Un soir, il offrira ce pain en rendant grâce pour annoncer sa Passion toute proche. Il allait donner son corps et son sang, tout lui-même, pour la multitude.
« Celui qui mange ce Pain vivra ».
Tous ceux qui entendent ces paroles sont voués, eux aussi, à donner leur vie sans limites.
« Je suis le Pain vivant ». Il disait la passion de Dieu pour la vie, sa passion. Il invitait à devenir sa chair.
« Je suis le Pain vivant ». C’est pour Jésus, bien plus qu’une image et un effet de rhétorique.
Cette affirmation devrait nous scandaliser, comme ses auditeurs juifs : « Comment celui-là peut-il nous donner sa chair à manger » ?
Le réalisme des Paroles de Jésus devrait nous déconcerter : il y est question de pain, de chair donnée en nourriture, de sang versé pour étancher la soif. Il s’agit de manger et même, dans le texte originel, de « mâcher ».
Nous sommes bien loin de la nourriture spirituelle que l’on ne pouvait toucher des dents sous peine de sacrilège !
Il n’y a plus pour nous de scandale parce que nous avons désincarné l’Eucharistie : une hostie immaculée bien étrangère au gros pain de tous les jours.
Nos assemblées eucharistiques devraient être des scandales publics !

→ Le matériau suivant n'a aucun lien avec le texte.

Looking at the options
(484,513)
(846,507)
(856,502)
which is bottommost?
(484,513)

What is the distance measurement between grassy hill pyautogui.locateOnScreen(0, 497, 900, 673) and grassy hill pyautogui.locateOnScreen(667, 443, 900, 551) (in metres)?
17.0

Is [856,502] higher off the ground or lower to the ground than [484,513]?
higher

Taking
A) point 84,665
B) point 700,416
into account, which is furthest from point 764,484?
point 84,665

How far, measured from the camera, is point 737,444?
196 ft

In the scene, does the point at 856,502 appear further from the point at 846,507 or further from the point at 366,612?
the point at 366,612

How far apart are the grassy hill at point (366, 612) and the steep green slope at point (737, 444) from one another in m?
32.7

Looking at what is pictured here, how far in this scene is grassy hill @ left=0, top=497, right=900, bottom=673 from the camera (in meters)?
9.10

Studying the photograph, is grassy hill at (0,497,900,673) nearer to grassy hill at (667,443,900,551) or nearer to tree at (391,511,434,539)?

« Comment cela peut-il se faire » ?
Oui les hommes devraient s’interroger de nous voir prendre le gros pain de nos vies, la vie de tous les hommes avec le poids de ses misères et le lot de ses espérances, et d’oser prononcer sur ces humbles choses les Paroles du Seigneur :
« Ceci est mon corps » ! Car voici bien le scandale. Dieu prend sur lui la vie du monde et si nous avons fait du « symbole » du pain le symbole du symbole, c’est parce que nous avons déshumanisé Dieu !

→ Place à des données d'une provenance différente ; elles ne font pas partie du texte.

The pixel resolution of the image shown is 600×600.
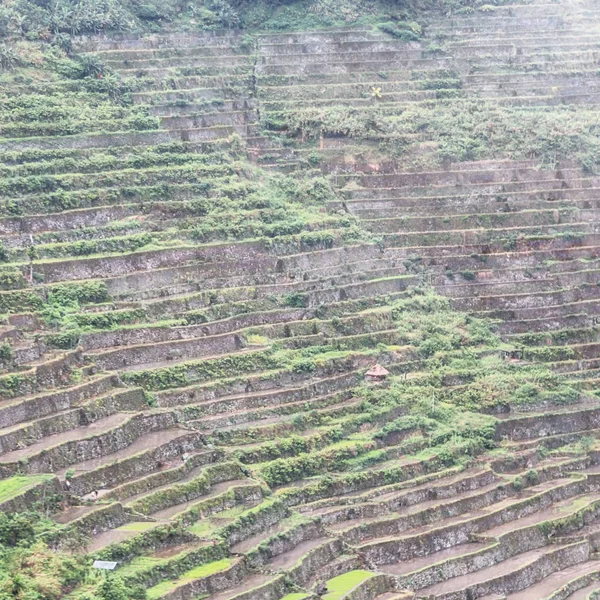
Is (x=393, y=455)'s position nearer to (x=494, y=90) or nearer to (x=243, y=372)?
(x=243, y=372)

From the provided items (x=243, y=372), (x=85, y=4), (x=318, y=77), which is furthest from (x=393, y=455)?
(x=85, y=4)

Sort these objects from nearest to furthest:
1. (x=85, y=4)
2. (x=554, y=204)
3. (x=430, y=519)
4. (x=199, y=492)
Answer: (x=199, y=492) < (x=430, y=519) < (x=554, y=204) < (x=85, y=4)

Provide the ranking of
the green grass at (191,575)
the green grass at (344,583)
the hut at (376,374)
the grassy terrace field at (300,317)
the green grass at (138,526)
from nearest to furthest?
1. the green grass at (191,575)
2. the green grass at (138,526)
3. the green grass at (344,583)
4. the grassy terrace field at (300,317)
5. the hut at (376,374)

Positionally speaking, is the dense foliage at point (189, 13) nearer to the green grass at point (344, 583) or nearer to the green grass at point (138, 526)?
the green grass at point (138, 526)

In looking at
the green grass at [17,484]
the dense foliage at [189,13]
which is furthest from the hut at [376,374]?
the dense foliage at [189,13]

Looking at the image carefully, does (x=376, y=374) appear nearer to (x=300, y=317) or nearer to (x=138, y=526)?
(x=300, y=317)

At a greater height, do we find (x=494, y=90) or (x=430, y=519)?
(x=494, y=90)
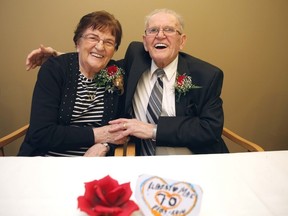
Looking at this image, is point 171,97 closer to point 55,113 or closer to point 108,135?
point 108,135

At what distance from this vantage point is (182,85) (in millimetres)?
1638

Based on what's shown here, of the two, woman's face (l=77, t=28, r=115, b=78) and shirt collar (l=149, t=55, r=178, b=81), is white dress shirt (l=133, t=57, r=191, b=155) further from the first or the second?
woman's face (l=77, t=28, r=115, b=78)

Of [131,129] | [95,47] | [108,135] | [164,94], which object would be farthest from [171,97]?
[95,47]

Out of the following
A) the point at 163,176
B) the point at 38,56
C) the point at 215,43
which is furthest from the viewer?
the point at 215,43

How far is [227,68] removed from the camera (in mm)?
2547

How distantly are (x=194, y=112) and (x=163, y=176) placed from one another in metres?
0.76

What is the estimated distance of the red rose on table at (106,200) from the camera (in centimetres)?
73

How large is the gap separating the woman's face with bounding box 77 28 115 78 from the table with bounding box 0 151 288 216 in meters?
0.72

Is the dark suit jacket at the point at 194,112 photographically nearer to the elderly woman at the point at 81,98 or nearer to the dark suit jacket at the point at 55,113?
the elderly woman at the point at 81,98

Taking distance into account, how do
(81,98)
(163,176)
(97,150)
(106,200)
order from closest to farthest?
(106,200) < (163,176) < (97,150) < (81,98)

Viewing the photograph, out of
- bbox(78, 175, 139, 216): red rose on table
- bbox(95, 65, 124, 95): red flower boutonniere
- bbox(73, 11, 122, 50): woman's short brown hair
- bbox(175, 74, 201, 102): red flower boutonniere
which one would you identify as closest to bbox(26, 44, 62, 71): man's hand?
bbox(73, 11, 122, 50): woman's short brown hair

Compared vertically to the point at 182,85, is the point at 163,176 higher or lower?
lower

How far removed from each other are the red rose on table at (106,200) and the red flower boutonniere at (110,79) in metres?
0.97

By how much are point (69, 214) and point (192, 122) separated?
3.25 ft
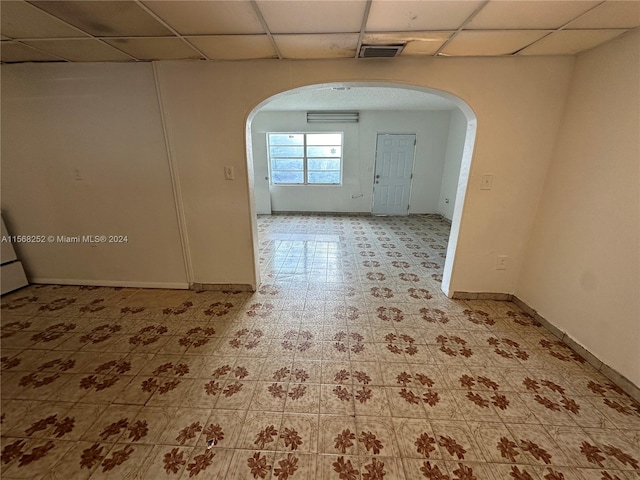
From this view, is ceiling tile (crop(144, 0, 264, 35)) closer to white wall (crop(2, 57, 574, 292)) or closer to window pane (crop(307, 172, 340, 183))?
white wall (crop(2, 57, 574, 292))

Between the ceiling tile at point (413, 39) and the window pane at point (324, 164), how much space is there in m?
4.47

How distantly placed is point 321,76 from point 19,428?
3007 mm

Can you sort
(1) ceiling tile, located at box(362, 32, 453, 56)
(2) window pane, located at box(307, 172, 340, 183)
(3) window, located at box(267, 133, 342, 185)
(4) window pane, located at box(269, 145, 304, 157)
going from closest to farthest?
(1) ceiling tile, located at box(362, 32, 453, 56)
(3) window, located at box(267, 133, 342, 185)
(4) window pane, located at box(269, 145, 304, 157)
(2) window pane, located at box(307, 172, 340, 183)

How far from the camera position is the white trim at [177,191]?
2266 mm

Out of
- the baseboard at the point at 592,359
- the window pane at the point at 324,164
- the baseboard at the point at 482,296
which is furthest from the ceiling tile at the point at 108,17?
the window pane at the point at 324,164

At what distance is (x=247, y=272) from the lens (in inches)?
108

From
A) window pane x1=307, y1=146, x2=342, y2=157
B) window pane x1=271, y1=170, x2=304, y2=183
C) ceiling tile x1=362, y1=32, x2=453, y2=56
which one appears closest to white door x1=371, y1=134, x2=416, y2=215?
window pane x1=307, y1=146, x2=342, y2=157

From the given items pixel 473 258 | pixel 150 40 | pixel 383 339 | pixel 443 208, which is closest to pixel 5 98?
pixel 150 40

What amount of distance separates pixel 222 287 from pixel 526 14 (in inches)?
126

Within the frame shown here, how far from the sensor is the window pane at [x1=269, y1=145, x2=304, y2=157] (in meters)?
6.34

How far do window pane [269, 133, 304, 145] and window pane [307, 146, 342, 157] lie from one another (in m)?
0.30

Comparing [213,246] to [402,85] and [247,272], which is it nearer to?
[247,272]

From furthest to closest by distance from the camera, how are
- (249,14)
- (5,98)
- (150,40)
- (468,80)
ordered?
(5,98) → (468,80) → (150,40) → (249,14)

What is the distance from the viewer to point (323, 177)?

« Comment cela peut-il se faire » ? Nous n’avons d’autre témoignage à rendre que l’annonce toujours déconcertante d’un Dieu qui a déménagé pour habiter le monde des hommes.

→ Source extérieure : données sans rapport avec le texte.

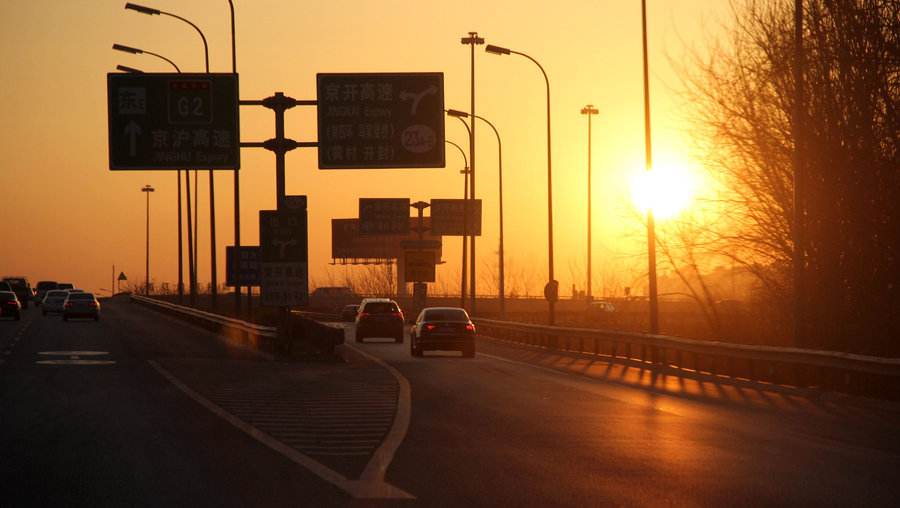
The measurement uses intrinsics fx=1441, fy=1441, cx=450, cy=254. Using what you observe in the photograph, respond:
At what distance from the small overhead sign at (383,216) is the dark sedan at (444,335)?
48938 millimetres

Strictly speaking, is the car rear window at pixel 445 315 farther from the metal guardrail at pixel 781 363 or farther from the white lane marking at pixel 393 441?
the white lane marking at pixel 393 441

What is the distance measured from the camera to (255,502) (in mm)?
10945

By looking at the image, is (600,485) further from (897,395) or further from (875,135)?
(875,135)

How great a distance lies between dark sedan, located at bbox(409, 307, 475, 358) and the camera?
1594 inches

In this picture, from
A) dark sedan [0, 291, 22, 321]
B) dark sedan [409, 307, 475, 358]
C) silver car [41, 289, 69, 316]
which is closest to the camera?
dark sedan [409, 307, 475, 358]

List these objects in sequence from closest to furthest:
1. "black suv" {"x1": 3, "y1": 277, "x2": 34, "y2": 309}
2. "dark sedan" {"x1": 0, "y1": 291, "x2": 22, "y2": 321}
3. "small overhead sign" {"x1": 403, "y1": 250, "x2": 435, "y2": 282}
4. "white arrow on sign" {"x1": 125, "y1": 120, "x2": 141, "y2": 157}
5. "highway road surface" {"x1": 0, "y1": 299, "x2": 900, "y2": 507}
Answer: "highway road surface" {"x1": 0, "y1": 299, "x2": 900, "y2": 507} → "white arrow on sign" {"x1": 125, "y1": 120, "x2": 141, "y2": 157} → "dark sedan" {"x1": 0, "y1": 291, "x2": 22, "y2": 321} → "small overhead sign" {"x1": 403, "y1": 250, "x2": 435, "y2": 282} → "black suv" {"x1": 3, "y1": 277, "x2": 34, "y2": 309}

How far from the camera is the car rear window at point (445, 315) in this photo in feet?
135

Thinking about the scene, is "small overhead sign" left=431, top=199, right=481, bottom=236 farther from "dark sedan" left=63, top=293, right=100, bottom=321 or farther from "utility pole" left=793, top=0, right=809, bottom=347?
"utility pole" left=793, top=0, right=809, bottom=347

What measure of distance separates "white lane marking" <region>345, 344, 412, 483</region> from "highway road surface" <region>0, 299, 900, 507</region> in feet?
0.10

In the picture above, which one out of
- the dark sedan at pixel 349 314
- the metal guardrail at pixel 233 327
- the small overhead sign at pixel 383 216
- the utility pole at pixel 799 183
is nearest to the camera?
the utility pole at pixel 799 183

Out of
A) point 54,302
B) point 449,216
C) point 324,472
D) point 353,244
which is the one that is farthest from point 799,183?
point 353,244

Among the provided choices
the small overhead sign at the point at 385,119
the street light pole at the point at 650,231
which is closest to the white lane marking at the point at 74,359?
the small overhead sign at the point at 385,119

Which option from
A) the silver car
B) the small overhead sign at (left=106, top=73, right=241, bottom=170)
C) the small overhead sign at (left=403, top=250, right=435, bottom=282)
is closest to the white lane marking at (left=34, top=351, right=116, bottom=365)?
the small overhead sign at (left=106, top=73, right=241, bottom=170)

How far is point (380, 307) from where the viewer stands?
53.7 meters
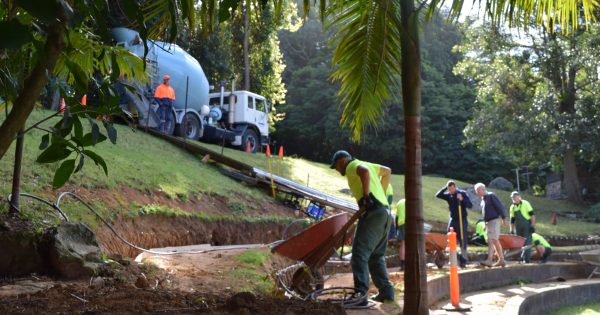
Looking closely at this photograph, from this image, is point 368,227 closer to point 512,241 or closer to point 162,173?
point 162,173

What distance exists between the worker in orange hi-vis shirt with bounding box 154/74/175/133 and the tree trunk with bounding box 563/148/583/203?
→ 835 inches

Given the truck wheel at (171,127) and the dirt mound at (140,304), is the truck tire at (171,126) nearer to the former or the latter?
the truck wheel at (171,127)

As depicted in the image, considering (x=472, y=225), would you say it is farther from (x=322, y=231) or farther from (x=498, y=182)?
(x=498, y=182)

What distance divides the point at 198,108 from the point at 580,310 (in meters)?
16.7

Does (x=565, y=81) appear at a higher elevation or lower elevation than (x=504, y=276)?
higher

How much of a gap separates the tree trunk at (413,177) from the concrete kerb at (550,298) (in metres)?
3.83

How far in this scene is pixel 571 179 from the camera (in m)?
33.5

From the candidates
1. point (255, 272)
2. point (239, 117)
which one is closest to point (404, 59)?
point (255, 272)

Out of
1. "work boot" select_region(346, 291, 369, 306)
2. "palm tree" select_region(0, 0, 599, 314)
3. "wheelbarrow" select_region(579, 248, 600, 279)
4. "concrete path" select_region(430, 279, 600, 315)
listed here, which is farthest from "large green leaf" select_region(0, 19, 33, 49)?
"wheelbarrow" select_region(579, 248, 600, 279)

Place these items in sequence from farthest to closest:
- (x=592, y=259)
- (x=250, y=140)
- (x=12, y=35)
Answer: (x=250, y=140)
(x=592, y=259)
(x=12, y=35)

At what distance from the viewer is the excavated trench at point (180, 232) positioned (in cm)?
955

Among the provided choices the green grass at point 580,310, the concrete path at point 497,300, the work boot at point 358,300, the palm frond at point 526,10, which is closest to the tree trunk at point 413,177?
the palm frond at point 526,10

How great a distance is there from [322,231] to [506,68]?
84.2 feet

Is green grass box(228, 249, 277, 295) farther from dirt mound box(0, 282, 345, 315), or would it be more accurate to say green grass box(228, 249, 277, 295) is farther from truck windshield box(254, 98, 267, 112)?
truck windshield box(254, 98, 267, 112)
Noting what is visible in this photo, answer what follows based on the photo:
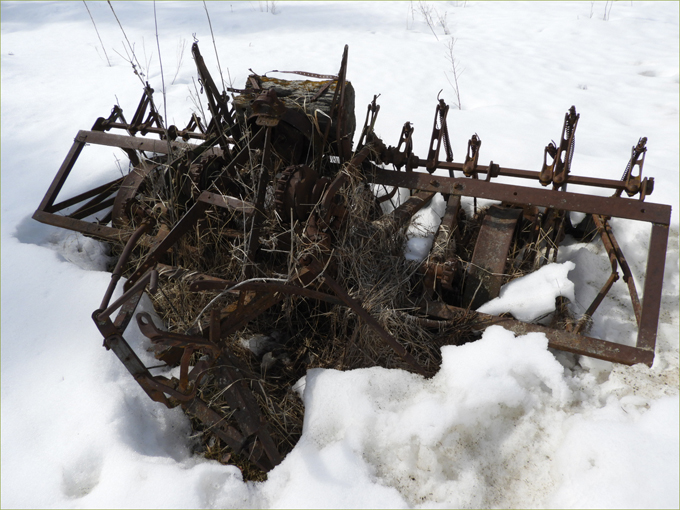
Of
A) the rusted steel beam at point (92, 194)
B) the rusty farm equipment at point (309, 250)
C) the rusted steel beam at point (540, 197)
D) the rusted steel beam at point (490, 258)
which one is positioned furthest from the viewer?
the rusted steel beam at point (92, 194)

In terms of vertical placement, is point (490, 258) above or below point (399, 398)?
above

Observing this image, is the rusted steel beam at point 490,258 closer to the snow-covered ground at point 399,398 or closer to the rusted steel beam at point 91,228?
the snow-covered ground at point 399,398

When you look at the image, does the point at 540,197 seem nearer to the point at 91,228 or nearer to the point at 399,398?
the point at 399,398

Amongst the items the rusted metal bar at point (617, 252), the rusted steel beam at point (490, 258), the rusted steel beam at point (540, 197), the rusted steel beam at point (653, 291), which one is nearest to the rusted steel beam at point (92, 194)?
the rusted steel beam at point (540, 197)

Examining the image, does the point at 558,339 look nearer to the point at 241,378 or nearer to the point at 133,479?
the point at 241,378

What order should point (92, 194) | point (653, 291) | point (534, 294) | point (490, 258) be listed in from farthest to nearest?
1. point (92, 194)
2. point (490, 258)
3. point (534, 294)
4. point (653, 291)

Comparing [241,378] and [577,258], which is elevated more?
[577,258]

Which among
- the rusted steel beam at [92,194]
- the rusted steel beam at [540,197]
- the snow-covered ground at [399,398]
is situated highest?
the rusted steel beam at [540,197]

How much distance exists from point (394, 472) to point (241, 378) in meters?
0.80

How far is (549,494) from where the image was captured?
1.88 metres

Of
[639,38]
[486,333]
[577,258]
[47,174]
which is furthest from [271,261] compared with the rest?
[639,38]

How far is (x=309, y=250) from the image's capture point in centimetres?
224

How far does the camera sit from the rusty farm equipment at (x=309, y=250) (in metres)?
2.20

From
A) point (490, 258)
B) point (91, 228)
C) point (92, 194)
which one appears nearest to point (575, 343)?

Manger, c’est s’incorporer, fusionner.
« Je te mangerais bien », dit la mère en embrassant l’enfant.
Prendre le corps et le sang du Christ, c’est entrer en communion d’amour et de destin. Prendre le corps et le sang, c’est encore reconnaître la vie de l’Esprit dans la chair et le sang de l’humanité d’aujourd’hui. L’humanité qui souffre, qui cherche, qui enfante le monde dans la douleur : l’humanité qui se réjouit, chante et danse.
Humanité des riches et des pauvres, humanité des pécheurs et des saints.
Ils avaient raison d’être scandalisés, car désormais, lorsque des hommes et des femmes, réunis au nom du Seigneur, partagent le pain en rendant grâce, advient la nouvelle surprenante de Dieu prenant chair vivante, chai de toute l’existence des hommes.